The power of digital twins

Another aspect of Professor Greening’s work concerns digital twins.

To what extent could the use of digital twins help to optimise Scotland’s transition to electric road freight? In the professor’s opinion, digital twinning has the power to do a lot.

“The real benefit to digital twinning is it allows you to make automated, dynamic decisions on the fly. This enables you to optimise your fleet or your operation, or the country based on what you are seeing right now,” said Greening.

Beyond the advantages of real time optimisation, Greening notes that additional benefits can be derived from a federated system of digital twins in which entire systems can be optimised in real time.

“Most of the commercial people are looking at digital twins at the moment to deliver a level of optimisation focused on a company’s operations, or even just an asset. That’s great; it’s better than not having them. The real power is in the federated system though, where you can plug in a digital twin with another digital twin on the same backbone and optimise over a greater pool of resources and opportunity,” said the professor.

This could help to optimise truck capacity utilisation, the integration of transport modes, and port operations among other things.

More generally, Greening highlights 3 key areas where digital twins can really be harnessed to effect; designing the future system, optimising that system, and optimising the digital freight technologies.

Regarding the first of these two areas, Professor Greening told Trans.INFO:

“The future system is going to be expensive, and we want to minimise the cost of getting there. We want to avoid poor investments, white elephants and stranded assets. We can do that digitally better than we can do if we were playing in the real world. We can fail fast and learn fast at no risk.”

As for the third, Greening added:

“A diesel truck can travel long distances and then refuel in a short period of time. An electric truck can travel shorter distances and will take longer to refuel. These new constraints mean you have to change your operations, and digital twinning will allow us to visualise what those changes mean and how they can be best organised.”

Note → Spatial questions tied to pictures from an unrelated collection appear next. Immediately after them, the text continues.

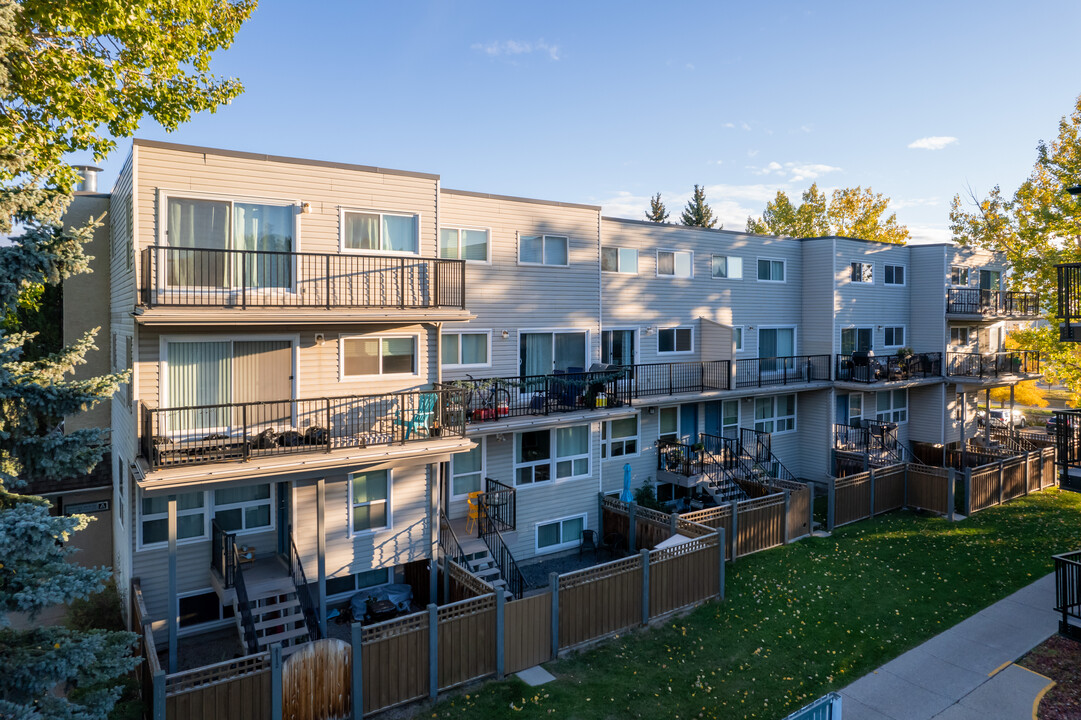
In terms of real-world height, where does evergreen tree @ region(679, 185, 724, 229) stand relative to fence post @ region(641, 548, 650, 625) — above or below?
above

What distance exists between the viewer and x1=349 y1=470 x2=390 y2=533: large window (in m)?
14.0

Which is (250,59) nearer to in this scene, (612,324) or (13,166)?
(13,166)

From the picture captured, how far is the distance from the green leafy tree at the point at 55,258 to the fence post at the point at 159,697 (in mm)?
512

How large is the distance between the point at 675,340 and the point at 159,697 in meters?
17.3

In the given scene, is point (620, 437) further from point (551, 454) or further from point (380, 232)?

Finally, with climate change set to bring more road disruption to the UK, Greening sees a key role for digital twins in keeping freight moving around the country:

“We need to make sure that we’ve got a resilient infrastructure whereby when we have storms, we can keep goods moving around the country. That’s the role of a digital model at least – probably a digital twin so we can react in real time. For instance, a bridge near my home was washed away recently. When something like this happens, the traffic and the flow of goods could be redirected instantly and we could re-balance the network thanks to having the real time capability to visualise and analyse the consequences of disruption. The next 5 years will be critical – we have to design the future transport system and make significant progress in implementing it,” concluded Professor Greening.